### Text shown

[RESOLVED] Abnormal Unrolling

Printable View

Apr 17th, 2024, 10:23 AM
Shaggy Hiker

[RESOLVED] Abnormal Unrolling

I can't believe I'm asking this, but here it is: We have a normalized database where somebody insists that it would be better if it were somewhat de-normalized. Everybody else thinks that's a bad idea, and it's not going to happen, but I thought there might be an intermediate solution to have it both ways, and that's what this question is about.

Suppose two tables:

Table 1:

PK
SomeStuff
SomeCount

Table 2:
PK
FK
OtherStuff
MoreOtherStuff.

If I had a query with a LEFT OUTER JOIN, it could look like this:

SELECT SomeStuff,SomeCount,OtherStuff,MoreOtherStuff
From Table1 LEFT OUTER JOIN Table 2 ON Table1.PK = Table2.FK

This will do almost exactly what the person who wants the tables denormalized wants, with one exception.

### The data
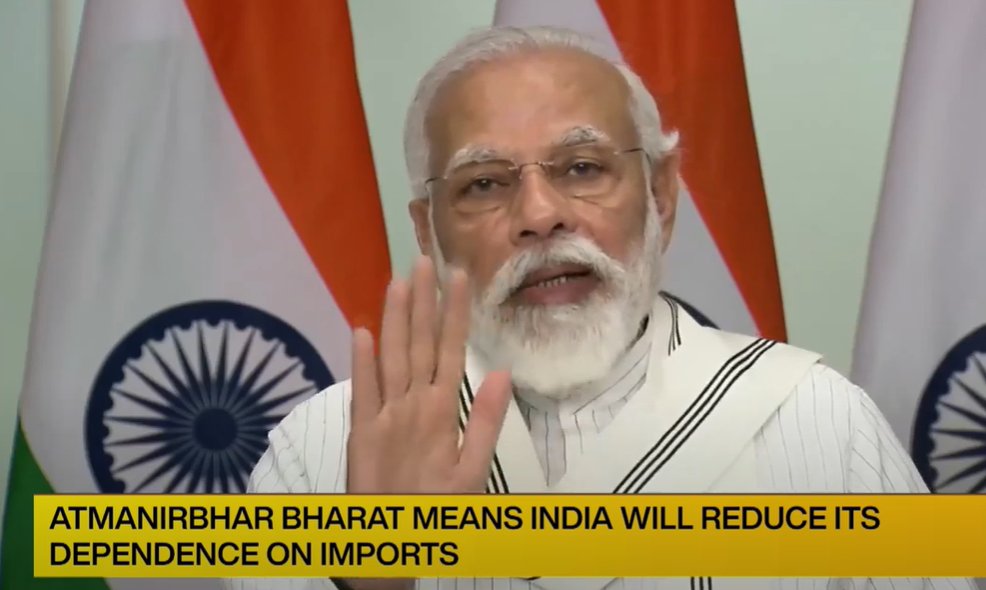 India will reduce its dependence on imports, we will save lakhs of crores of foreign exchange and use it for benefit of our poor people, we will develop resources domestically - PM  @narendramodi explains meaning of  #AatmaNirbharBharat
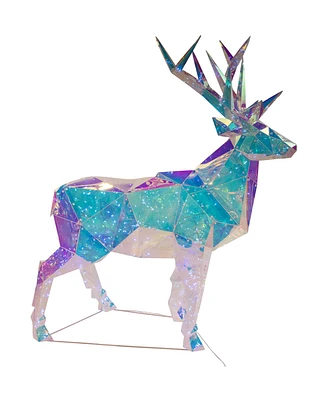 Kurt Adler Multifunction Holographic Reindeer, 35.4 Inches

### About this task
In the database thread, what kind of join does the sample query use?

### Task output
A LEFT OUTER JOIN.